— What to work on —
Reproduce the records word for word, starting at the line that contains "Among (407,349), (102,317), (499,214), which" and ending at the last line of the records.

::::::::

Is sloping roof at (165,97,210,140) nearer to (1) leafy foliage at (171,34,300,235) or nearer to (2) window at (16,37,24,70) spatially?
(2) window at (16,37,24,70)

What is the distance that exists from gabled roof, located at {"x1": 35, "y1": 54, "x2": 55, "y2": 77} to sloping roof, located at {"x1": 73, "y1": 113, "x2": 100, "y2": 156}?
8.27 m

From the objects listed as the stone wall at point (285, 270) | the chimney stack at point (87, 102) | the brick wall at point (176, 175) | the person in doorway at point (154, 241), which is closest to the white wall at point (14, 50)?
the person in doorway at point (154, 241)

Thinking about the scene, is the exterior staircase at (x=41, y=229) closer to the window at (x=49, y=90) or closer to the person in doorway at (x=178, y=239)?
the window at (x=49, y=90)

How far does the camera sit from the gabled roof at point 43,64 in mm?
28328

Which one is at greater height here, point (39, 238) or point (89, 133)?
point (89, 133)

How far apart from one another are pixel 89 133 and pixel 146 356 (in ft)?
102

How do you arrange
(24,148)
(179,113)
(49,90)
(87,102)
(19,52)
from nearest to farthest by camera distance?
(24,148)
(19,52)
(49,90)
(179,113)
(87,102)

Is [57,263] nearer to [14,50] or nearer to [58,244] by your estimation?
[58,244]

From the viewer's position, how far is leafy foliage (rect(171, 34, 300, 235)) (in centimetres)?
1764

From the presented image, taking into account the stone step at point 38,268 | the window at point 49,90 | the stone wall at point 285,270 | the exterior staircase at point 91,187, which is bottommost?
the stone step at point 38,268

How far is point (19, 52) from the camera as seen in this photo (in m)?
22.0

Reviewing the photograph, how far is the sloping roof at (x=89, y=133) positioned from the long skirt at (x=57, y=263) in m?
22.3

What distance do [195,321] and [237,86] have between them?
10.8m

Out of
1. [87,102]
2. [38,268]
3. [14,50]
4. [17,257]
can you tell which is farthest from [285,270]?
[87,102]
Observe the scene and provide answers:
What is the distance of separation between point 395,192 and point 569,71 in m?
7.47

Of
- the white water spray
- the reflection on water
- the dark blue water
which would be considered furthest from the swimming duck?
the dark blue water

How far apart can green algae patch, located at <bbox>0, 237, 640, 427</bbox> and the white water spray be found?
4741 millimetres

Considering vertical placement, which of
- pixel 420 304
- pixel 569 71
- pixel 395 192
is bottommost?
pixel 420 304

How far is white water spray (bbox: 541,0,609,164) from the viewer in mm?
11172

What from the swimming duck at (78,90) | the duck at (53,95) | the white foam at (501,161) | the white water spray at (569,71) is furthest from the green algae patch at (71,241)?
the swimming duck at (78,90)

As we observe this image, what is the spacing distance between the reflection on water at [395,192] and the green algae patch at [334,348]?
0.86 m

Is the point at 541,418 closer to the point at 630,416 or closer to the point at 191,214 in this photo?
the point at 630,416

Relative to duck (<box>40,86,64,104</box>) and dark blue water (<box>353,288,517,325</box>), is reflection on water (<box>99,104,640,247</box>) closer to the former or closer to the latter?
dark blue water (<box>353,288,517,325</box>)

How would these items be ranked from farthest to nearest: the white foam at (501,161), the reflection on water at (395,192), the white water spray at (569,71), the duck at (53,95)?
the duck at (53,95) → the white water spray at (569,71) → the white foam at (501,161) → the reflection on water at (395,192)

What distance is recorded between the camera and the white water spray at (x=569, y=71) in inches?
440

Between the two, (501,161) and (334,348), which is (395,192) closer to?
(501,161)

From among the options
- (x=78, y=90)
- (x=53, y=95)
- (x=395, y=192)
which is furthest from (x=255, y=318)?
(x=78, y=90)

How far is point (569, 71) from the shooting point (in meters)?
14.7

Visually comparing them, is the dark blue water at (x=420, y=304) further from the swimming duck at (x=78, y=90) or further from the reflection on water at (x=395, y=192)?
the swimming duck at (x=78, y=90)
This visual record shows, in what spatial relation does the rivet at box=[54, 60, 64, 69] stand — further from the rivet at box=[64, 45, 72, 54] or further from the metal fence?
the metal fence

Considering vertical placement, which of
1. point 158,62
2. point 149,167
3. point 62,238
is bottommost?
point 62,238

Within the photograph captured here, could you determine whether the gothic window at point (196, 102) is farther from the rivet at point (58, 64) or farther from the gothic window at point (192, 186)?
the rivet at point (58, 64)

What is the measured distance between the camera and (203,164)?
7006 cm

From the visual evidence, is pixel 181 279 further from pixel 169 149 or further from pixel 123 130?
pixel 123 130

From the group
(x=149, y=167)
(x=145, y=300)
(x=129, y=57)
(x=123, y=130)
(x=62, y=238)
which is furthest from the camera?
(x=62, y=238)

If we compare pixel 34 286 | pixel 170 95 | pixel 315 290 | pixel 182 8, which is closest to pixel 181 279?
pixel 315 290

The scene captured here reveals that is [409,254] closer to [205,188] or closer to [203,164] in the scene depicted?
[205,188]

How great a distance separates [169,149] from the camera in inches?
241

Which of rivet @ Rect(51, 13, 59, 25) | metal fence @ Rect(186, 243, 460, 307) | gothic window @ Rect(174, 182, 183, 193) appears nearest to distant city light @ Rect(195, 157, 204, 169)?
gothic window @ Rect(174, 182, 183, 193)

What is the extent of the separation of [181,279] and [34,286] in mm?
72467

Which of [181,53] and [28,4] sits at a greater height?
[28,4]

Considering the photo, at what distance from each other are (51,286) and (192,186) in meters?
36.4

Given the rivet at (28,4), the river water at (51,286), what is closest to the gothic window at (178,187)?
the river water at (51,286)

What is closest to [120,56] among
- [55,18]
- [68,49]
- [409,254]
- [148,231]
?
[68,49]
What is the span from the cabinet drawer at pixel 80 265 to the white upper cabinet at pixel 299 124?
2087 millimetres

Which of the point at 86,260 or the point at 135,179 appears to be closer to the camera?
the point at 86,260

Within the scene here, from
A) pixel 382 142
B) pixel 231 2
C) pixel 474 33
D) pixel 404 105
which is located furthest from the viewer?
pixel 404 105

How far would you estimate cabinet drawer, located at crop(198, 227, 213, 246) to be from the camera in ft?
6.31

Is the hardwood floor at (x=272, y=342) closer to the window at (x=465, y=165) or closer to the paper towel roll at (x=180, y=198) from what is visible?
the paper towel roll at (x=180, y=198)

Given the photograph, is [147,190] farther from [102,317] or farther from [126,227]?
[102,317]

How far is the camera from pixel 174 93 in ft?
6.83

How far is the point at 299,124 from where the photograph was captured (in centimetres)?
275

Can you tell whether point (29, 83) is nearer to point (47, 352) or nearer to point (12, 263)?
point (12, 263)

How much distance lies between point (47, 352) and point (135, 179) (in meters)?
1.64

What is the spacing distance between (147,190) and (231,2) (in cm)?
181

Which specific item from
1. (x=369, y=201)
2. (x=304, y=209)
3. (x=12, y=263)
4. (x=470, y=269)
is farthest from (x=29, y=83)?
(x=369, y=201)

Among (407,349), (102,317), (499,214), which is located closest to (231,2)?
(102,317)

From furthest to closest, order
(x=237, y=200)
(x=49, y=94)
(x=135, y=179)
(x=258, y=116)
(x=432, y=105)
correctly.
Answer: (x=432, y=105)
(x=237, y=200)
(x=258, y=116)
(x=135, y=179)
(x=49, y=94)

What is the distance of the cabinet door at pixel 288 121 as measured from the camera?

::::::::

— In response —
Among (407,349), (102,317), (499,214), which is located closest to (231,2)?
(102,317)

From furthest to closest, order
(x=237, y=200)
(x=49, y=94)
(x=135, y=179)
(x=258, y=116)
(x=432, y=105)
correctly.
Answer: (x=432, y=105)
(x=237, y=200)
(x=258, y=116)
(x=135, y=179)
(x=49, y=94)

What is the distance of the cabinet door at pixel 288 121 as measured from the camera?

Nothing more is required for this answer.